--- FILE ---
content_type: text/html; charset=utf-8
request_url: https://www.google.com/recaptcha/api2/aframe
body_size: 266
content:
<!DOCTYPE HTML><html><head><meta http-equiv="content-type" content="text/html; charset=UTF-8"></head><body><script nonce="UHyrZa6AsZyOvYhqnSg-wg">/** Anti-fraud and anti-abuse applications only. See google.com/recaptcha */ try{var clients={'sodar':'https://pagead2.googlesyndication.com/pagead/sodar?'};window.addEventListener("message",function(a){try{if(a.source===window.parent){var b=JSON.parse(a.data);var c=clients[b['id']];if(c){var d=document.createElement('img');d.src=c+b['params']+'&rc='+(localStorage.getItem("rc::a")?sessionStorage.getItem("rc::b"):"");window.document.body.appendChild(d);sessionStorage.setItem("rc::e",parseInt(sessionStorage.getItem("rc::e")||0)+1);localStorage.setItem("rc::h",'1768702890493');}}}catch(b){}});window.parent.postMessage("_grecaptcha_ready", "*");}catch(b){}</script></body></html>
-=-=-
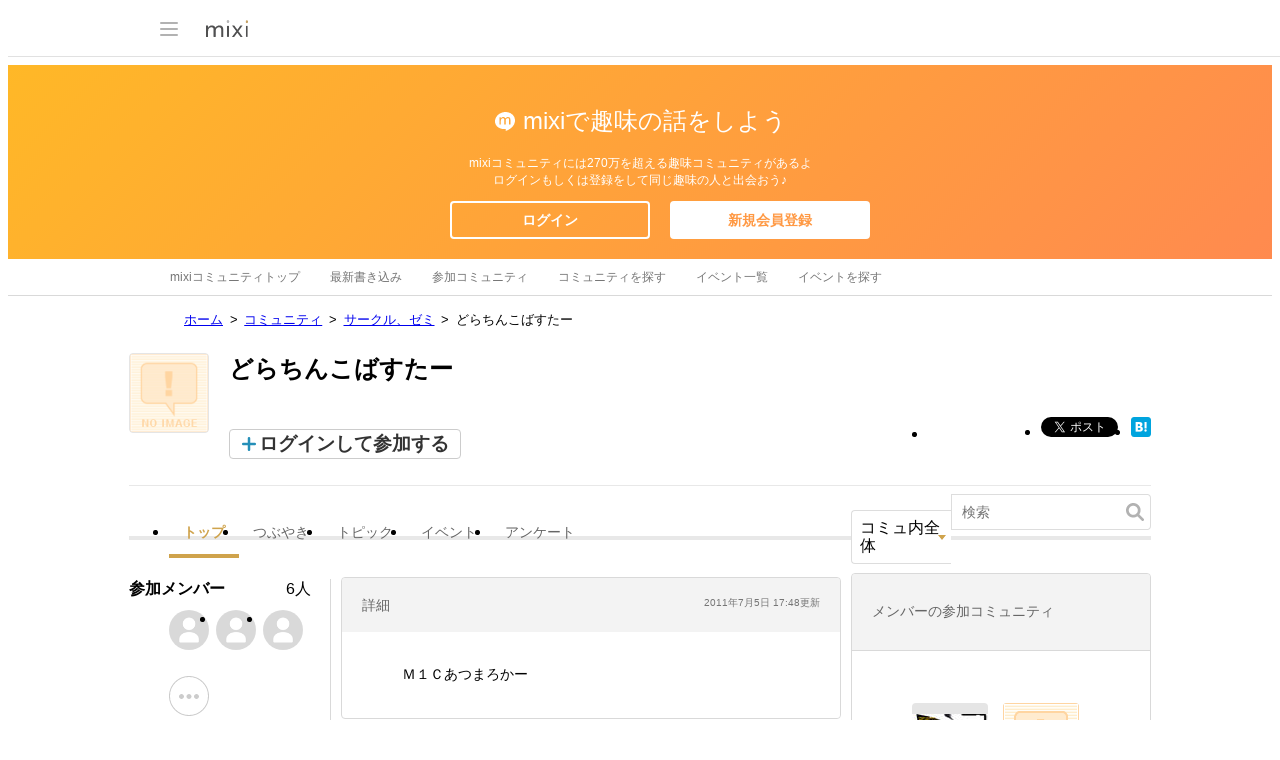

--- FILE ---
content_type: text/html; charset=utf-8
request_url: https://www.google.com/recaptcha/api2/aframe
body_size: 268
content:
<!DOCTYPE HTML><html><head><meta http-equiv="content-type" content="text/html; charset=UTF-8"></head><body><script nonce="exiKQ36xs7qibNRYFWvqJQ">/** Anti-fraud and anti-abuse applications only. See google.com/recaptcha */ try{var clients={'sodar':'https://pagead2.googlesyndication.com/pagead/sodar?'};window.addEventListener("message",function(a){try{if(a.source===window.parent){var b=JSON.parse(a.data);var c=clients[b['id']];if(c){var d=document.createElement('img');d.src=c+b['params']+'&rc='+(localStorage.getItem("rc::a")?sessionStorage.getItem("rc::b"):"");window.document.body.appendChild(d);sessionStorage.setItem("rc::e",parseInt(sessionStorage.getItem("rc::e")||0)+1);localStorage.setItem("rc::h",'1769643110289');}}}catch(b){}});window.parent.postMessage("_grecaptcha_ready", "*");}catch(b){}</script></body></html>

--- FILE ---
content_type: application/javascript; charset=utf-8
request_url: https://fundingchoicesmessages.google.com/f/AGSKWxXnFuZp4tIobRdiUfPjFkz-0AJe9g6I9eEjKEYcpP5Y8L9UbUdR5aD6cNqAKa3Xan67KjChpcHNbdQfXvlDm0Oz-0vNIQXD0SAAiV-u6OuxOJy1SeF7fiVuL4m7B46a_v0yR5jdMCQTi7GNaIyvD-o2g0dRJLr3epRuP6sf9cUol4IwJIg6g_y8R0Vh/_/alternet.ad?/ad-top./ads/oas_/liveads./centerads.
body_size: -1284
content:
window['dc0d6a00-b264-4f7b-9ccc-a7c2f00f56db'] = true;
-=-=-
Activity: Wherever the string "parse" appears in the entries above, list that line.

Written reply:
<!DOCTYPE HTML><html><head><meta http-equiv="content-type" content="text/html; charset=UTF-8"></head><body><script nonce="UHyrZa6AsZyOvYhqnSg-wg">/** Anti-fraud and anti-abuse applications only. See google.com/recaptcha */ try{var clients={'sodar':'https://pagead2.googlesyndication.com/pagead/sodar?'};window.addEventListener("message",function(a){try{if(a.source===window.parent){var b=JSON.parse(a.data);var c=clients[b['id']];if(c){var d=document.createElement('img');d.src=c+b['params']+'&rc='+(localStorage.getItem("rc::a")?sessionStorage.getItem("rc::b"):"");window.document.body.appendChild(d);sessionStorage.setItem("rc::e",parseInt(sessionStorage.getItem("rc::e")||0)+1);localStorage.setItem("rc::h",'1768702890493');}}}catch(b){}});window.parent.postMessage("_grecaptcha_ready", "*");}catch(b){}</script></body></html>
<!DOCTYPE HTML><html><head><meta http-equiv="content-type" content="text/html; charset=UTF-8"></head><body><script nonce="exiKQ36xs7qibNRYFWvqJQ">/** Anti-fraud and anti-abuse applications only. See google.com/recaptcha */ try{var clients={'sodar':'https://pagead2.googlesyndication.com/pagead/sodar?'};window.addEventListener("message",function(a){try{if(a.source===window.parent){var b=JSON.parse(a.data);var c=clients[b['id']];if(c){var d=document.createElement('img');d.src=c+b['params']+'&rc='+(localStorage.getItem("rc::a")?sessionStorage.getItem("rc::b"):"");window.document.body.appendChild(d);sessionStorage.setItem("rc::e",parseInt(sessionStorage.getItem("rc::e")||0)+1);localStorage.setItem("rc::h",'1769643110289');}}}catch(b){}});window.parent.postMessage("_grecaptcha_ready", "*");}catch(b){}</script></body></html>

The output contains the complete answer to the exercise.